En el mercado existe una gran variedad de aguas: mineral natural, purificada, filtrada, de osmosis inversa, de red. Entender las diferencias ayuda a tomar mejores decisiones para la salud diaria.
Agua mineral natural
El agua mineral natural proviene de fuentes subterráneas protegidas y emerge con una composición mineral constante. No recibe ningún tratamiento químico: su pureza y sus minerales son completamente naturales. En Uruguay, la normativa exige que el agua mineral natural mantenga la misma composición en origen y en la botella.
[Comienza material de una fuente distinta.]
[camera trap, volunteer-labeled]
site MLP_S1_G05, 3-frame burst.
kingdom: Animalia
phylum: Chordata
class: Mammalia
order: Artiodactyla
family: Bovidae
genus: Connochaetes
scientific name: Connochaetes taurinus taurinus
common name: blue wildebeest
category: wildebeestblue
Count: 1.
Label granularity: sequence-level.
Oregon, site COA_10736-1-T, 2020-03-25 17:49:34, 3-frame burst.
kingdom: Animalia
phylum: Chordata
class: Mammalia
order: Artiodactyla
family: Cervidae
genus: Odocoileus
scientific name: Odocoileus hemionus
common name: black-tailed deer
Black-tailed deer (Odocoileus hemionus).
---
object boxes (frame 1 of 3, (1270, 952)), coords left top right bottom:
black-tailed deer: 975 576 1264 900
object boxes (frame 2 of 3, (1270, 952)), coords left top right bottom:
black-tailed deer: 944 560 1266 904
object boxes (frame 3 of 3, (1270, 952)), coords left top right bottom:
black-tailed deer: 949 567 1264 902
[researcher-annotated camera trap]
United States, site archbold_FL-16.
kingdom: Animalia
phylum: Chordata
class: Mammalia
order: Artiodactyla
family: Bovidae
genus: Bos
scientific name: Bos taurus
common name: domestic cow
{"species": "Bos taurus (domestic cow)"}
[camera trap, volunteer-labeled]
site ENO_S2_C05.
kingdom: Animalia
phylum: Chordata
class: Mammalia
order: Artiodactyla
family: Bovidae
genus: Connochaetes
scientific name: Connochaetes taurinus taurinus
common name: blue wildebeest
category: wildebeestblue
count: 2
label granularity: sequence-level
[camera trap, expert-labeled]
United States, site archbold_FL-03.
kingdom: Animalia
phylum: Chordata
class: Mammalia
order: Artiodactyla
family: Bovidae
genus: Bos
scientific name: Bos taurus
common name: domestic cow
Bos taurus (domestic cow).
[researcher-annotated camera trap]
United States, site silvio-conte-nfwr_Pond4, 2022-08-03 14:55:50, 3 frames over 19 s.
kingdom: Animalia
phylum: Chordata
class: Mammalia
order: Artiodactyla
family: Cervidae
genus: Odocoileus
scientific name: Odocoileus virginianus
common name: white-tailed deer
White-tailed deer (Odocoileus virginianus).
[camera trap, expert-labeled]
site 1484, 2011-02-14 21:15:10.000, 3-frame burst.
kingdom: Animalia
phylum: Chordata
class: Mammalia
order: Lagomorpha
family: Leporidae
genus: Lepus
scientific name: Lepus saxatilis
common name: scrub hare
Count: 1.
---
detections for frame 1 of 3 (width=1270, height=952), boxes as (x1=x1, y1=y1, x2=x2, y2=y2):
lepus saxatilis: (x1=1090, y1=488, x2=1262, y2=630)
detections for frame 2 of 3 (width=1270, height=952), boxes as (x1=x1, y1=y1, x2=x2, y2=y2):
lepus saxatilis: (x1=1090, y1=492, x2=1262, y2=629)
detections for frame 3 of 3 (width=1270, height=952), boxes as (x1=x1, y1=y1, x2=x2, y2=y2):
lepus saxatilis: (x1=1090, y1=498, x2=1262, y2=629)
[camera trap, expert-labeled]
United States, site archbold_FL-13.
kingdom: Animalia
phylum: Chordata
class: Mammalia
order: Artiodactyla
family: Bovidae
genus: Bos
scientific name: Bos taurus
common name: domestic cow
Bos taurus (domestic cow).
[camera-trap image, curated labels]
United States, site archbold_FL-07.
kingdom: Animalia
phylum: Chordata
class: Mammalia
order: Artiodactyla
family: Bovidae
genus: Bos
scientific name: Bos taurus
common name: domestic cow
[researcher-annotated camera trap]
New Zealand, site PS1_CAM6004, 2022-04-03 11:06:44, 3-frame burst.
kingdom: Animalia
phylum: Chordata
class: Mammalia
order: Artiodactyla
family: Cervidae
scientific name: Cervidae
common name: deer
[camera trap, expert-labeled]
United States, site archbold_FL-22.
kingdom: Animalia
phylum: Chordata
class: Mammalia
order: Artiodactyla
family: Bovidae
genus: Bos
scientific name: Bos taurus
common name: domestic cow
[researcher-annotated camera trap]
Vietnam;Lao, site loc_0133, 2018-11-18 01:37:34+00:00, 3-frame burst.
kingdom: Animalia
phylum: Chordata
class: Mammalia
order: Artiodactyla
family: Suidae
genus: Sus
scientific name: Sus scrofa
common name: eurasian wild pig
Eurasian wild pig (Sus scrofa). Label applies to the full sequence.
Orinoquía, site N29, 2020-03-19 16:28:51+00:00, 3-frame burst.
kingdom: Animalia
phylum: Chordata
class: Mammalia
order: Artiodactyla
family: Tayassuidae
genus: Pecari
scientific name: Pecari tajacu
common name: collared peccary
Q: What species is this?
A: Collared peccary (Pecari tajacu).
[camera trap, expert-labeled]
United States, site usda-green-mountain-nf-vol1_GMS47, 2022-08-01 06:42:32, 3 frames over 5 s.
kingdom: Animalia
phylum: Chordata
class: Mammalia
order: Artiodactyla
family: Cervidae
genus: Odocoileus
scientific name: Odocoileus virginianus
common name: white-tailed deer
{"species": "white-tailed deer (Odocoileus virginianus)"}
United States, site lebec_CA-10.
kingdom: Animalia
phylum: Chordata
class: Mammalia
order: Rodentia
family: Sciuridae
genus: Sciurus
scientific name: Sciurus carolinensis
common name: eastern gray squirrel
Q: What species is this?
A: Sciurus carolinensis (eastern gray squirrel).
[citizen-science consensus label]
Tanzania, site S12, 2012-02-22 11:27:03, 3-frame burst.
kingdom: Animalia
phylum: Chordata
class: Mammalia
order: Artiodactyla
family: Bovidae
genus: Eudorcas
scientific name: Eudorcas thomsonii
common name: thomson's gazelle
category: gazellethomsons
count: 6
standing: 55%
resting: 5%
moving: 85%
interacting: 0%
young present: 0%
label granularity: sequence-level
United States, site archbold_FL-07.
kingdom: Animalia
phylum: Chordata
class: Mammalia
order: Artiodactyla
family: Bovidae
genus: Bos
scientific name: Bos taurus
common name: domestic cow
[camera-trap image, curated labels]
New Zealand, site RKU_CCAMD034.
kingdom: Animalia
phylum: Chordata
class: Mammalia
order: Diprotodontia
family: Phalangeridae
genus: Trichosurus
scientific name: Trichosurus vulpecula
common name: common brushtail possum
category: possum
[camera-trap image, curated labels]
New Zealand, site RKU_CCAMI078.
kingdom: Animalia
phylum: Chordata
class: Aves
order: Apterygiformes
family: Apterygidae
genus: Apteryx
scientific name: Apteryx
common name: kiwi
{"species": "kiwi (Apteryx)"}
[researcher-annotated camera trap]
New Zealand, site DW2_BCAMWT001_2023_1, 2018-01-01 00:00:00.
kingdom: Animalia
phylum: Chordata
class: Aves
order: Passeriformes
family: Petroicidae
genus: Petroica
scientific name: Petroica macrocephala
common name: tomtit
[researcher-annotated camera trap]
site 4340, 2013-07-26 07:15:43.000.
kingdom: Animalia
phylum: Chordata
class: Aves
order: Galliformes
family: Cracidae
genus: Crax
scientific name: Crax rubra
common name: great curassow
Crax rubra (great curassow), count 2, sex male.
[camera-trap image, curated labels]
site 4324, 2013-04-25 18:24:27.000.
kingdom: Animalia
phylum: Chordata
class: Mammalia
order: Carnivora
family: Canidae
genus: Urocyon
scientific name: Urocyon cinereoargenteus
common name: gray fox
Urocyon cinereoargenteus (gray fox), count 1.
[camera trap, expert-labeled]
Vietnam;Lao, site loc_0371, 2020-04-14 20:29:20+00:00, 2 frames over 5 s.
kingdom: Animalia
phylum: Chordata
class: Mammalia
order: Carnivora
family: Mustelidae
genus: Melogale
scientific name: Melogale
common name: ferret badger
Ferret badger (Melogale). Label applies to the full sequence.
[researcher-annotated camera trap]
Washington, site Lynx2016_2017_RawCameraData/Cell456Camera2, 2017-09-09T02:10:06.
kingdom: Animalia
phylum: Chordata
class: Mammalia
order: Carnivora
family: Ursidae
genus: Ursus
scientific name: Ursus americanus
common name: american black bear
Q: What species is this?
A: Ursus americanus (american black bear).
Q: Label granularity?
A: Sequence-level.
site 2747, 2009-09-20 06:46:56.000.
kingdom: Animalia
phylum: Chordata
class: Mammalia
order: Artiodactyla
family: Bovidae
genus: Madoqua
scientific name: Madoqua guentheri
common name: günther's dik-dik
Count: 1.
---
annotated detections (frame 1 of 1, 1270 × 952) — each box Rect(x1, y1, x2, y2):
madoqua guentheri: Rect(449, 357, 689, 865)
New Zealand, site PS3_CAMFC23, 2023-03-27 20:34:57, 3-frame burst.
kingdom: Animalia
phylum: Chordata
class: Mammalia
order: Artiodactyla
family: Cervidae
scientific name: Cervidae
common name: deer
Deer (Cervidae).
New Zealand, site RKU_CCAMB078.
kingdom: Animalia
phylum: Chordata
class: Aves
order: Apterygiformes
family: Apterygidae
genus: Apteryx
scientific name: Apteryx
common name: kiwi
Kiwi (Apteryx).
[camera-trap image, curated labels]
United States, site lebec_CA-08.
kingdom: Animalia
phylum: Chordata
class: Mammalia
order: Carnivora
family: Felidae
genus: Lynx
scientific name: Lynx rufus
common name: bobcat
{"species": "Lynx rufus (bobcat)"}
Agua filtrada o purificada
El agua filtrada o purificada es agua que ha sido tratada para eliminar impurezas. Los procesos de filtración y purificación pueden eliminar contaminantes, pero también remueven minerales benéficos. Muchas veces se remineralizan artificialmente luego del proceso.
¿Qué diferencia hace la fuente?
El origen del agua determina su composición mineral. Un acuífero protegido como el de Asencio, en Los Arrayanes, Río Negro, garantiza una pureza natural que ningún proceso de filtración puede replicar artificialmente.
La elección
Para una hidratación óptima con aporte mineral natural, el agua mineral natural es la mejor opción. La constancia en su composición y la ausencia de tratamientos químicos la convierten en una fuente confiable de hidratación y minerales esenciales.